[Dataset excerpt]
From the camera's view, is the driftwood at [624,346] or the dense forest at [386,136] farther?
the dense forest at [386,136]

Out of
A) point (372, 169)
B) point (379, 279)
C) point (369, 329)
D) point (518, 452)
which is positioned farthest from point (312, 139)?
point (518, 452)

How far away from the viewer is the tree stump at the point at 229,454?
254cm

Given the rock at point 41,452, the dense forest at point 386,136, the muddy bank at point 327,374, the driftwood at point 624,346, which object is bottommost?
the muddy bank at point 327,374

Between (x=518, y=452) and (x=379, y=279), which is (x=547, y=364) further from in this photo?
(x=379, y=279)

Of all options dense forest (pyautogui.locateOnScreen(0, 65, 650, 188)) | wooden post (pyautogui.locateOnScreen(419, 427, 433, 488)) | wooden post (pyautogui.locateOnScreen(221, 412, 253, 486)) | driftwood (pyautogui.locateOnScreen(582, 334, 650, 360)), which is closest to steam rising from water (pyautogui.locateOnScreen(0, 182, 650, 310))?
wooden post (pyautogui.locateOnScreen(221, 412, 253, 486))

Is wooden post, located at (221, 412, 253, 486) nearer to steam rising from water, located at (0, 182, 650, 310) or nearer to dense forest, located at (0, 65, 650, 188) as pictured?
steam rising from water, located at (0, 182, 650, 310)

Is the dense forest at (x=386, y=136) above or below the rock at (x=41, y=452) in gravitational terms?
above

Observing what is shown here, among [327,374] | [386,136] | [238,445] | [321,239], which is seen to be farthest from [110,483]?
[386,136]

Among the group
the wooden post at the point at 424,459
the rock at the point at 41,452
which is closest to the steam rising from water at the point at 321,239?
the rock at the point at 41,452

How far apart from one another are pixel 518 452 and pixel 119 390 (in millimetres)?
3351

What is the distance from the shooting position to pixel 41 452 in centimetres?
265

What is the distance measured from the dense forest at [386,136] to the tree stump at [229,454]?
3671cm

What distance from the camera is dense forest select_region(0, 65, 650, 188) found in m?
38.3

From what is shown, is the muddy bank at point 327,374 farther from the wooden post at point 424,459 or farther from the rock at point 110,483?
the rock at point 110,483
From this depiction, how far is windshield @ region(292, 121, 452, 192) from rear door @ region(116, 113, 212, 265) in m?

## REQUEST
Could you set down again, word for word, the part of the material above that runs from the line containing "From what is" through the end of the material?

## COMPLETED TASK
From what is shown, is the muddy bank at point 327,374 farther from the wooden post at point 424,459 or farther from the rock at point 110,483?
the rock at point 110,483
From this depiction, how far is windshield @ region(292, 121, 452, 192) from rear door @ region(116, 113, 212, 265) in m?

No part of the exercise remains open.